I’m reasonably certain that there are other comparable—perhaps even better—software packages available.  But having invested a fair bit of time and effort into feeling pretty comfortable with the way that D2L does the things I ask of it, I’m not exactly looking forward to having to relearn all of these tricks from the ground up.

It seems to me that there are a number of reasons that course-management software packages are as ungainly, unlovable, and unloved as they are.  First, since they are adopted across entire institutions, they need to serve a huge variety of needs.  What a lower-division lecture course in economics needs is wildly different from what an upper-division history seminar needs.  The course-management-software requirements of a course with multiple sections are different from those with a single section.  Other challenges are raised by science courses with labs, online courses, and the countless other ways in which universities and colleges organize education. Keeping course-management software packages maximally flexible, but also maximally user friendly, is a real challenge.

Secondly, course-management software is bought and sold rather like dogfood: the people principally responsible for making the decisions do not actually use the product.  In the case of course-management software, university bureaucrats are often quite distant from the classroom and from a real understanding of the diversity of faculty needs.  Just as advertisements for dogfood tend not to describe its flavor and crunch so much as emphasizing the happiness and health of its canine end users, the primary pitch for course management software involves not a careful description of its features, but rather general promises of its functionality and innovativeness along with images of happy and satisfied faculty and students. This advertisement for Instructure’s Canvas (which appears on the top of Instructure’s webpage) may well be the Citizen Kane of the genre.

Of course, course-management software is big business, making much money for the companies that develop it and forcing universities and colleges for pay hefty fees for its use.
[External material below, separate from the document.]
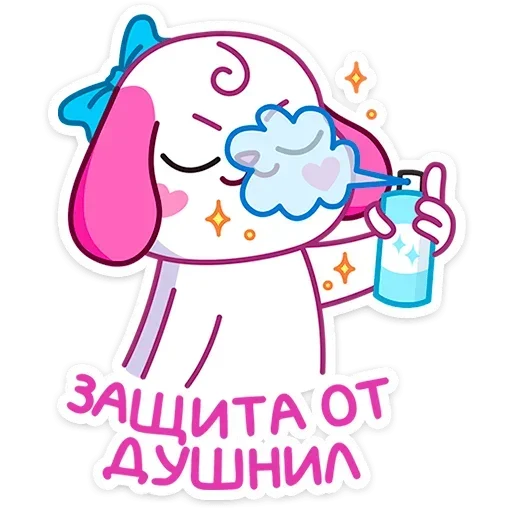 Sticker from the "Пики" sticker pack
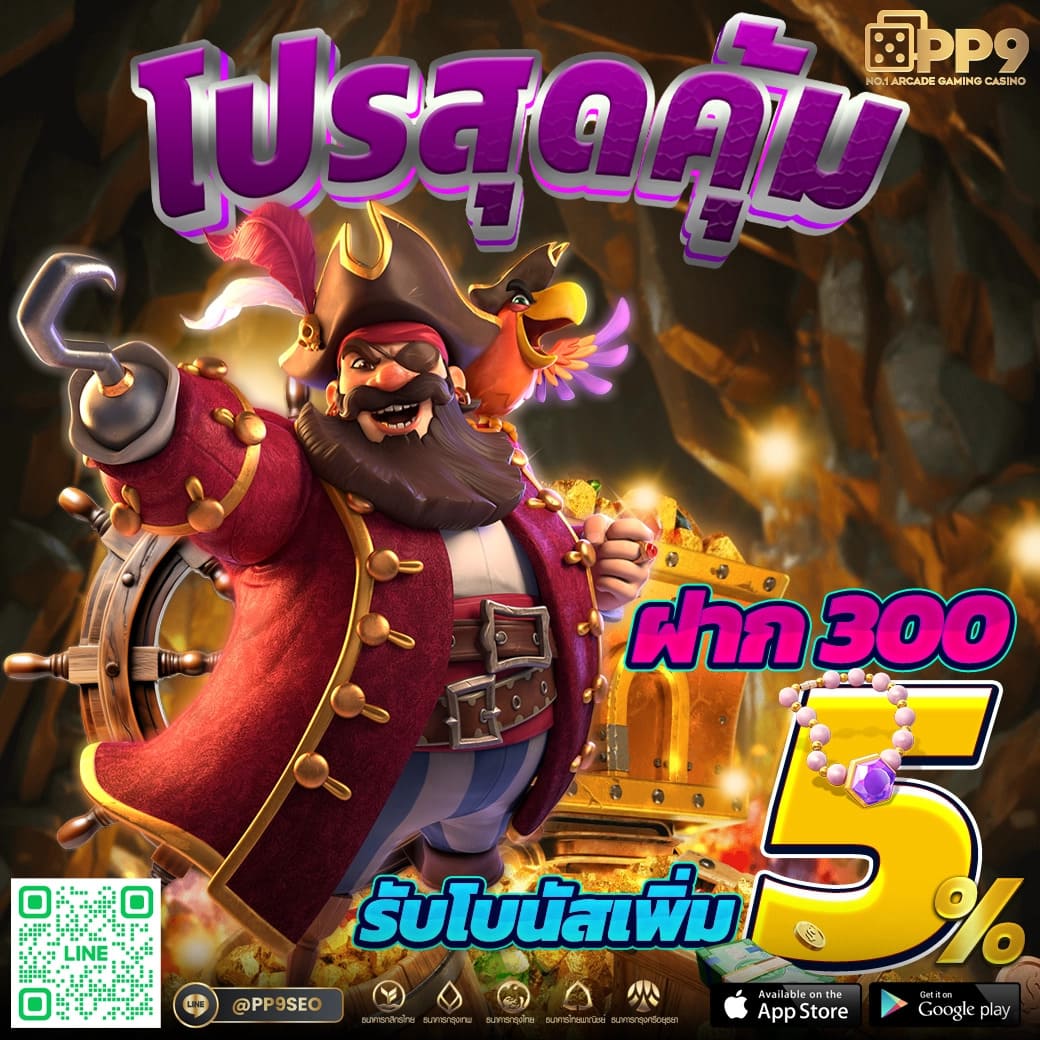 scb99 คาสิโนออนไลน์อันดับหนึ่ง พร้อมโปรโมชั่นสุดร้อนแรงล่าสุดในไทย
All of this has me wistfully dreaming of an actually faculty-designed, open-source, freeware course-management package.  As far as I know no such thing exists. And my guess is, if it did, the folks making the buying decisions would probably still shop elsewhere.  Whoever put such a package together could never afford Instructure’s advertising budget!

[1] I’m using the term “course-management software” broadly and loosely. The industry (and my university) distinguishes between, e.g. Course Management Systems, Learning Management Systems, and Learning Content Management Systems.  LMS seems to be the most generic of these terms, at least as OU uses them.

2 Thoughts on this Post

  1. Ben, I love this post — I love the occasional nature of it, and the mildly kvetchy tone. My guess is that everyone feels like this about something at the start of the semester. If nothing goes wrong, then I’d begin to wonder if something were wrong. :-/

  2. I know exactly what you mean about the sunk costs invested in learning the shockingly counterintuitive software. In successive years at different schools I learned ANGEL, WebCT and Blackboard. They all did the same things in slightly different ways. So that even knowing exactly what I was trying to do, it would take me forever to figure out how to do it. It was a maddening time suck.